There is a perpetual chronic blood shortage. Since I am an O- blood type (universal blood donor) and CMV (Cytomegalovirus) negative (a disease that most adults have been exposed to but is fatal if babies are exposed to it), I am constantly bombarded with emails from the Red Cross soliciting my blood. Fortunately, I donate my blood as often as they allow me to, but not everyone is like me.
In fact, most people are not. According to the Red Cross, only 3% of eligible people donate blood and only 7% of people are O- (with a guarantee that most of these people do not donate and are likely not CMV negative). As a result, it is a coin toss whether or not a newborn will obtain life-saving treatment since there is not enough time to test the newborn’s blood type ahead of time.
How do we solve this? The best way is to provide additional incentives for eligible people to be able to donate their blood.
Imagine if we could only eat food from farmers that donated their time and labor to produce it. That is the situation we are in now with blood. By allowing people to be compensated for donating their blood, we could readily increase the supply, especially if people are paid more given their blood type or eligibility. Imagine what parents would pay to have their child’s life saved instead of having to exclusively rely on donations, which are severely insufficient. Also, do not expect purchasing blood in this instance to be prohibitively expensive. With minimal government barriers to entry, many people will donate, which will substantially increase the supply and allow for a reasonable market price for blood. Americans are already allowed to sell their blood plasma and sperm, so there is no reason they should not also be allowed to sell their whole blood and/or other blood products (RBCs, WBCs, platelets) for money.
This principle holds true with organ donation, as well. I had a friend on dialysis who recently passed away because he was on the waiting list for years and never received a kidney from a donor. If people were allowed to be voluntarily compensated for their own organs, I am certain that my friend would still be here today.

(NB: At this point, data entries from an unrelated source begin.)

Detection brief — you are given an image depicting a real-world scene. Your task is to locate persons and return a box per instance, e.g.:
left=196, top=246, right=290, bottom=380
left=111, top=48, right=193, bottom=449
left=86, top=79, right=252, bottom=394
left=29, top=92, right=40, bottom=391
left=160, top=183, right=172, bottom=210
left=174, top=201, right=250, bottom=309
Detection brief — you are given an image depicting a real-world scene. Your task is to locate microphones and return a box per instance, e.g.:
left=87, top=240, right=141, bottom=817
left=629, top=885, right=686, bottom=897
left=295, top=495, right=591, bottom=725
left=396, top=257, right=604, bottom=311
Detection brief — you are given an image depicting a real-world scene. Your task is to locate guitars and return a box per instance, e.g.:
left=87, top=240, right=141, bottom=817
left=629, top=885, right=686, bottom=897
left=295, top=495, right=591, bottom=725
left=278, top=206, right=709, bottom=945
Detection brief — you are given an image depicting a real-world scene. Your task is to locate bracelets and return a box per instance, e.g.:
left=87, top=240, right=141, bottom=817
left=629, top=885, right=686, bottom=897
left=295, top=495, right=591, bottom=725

While some may argue that there are ethical implications with being able to legally sell your blood and/or organs, I assert that the real ethical violations are manifested when the government imposes barriers against being able to do this. Not only does it make organs and blood less available to people that are in chronic need of them, it also implies that OTHER people own YOUR blood and YOUR organs since they are allowed to tell you what you can and cannot do with them. This is a form of tacit slavery that should not be allowed to persist in the 21st Century.
Luckily, New Hampshire state representative Jason Gerhard (R-Northfield) introduced HB1482 this legislative session to decriminalize the voluntary compensation for donations of organs and blood in an effort to alleviate these life-threatening shortages and end this murderous prohibition.
If you value freedom or would like to improve the survival of babies and chronically ill people, you agree that it is time to end this prohibition on being able to do what you want with your own body to help others with an added incentive.
Please make sure that you support and testify on this bill when the time comes. You may just save a life.
This article does not necessarily reflect the opinions of The Liberty Block or any of its members. We welcome all forms of serious feedback and debate.
2 Comments
Clarence · September 26, 2023 at 9:42 pm
A big cheer to Mr. Gerhard!
I’ve never heard a rationale for this, but it seems similar to cannabis prohibition and the like: something that was legal and not a problem was deemed illegal by The Powers That Be, and then over the years came to be thought of by most people as normal.
Jason Gerhard · September 27, 2023 at 1:59 am
Thanks for the support!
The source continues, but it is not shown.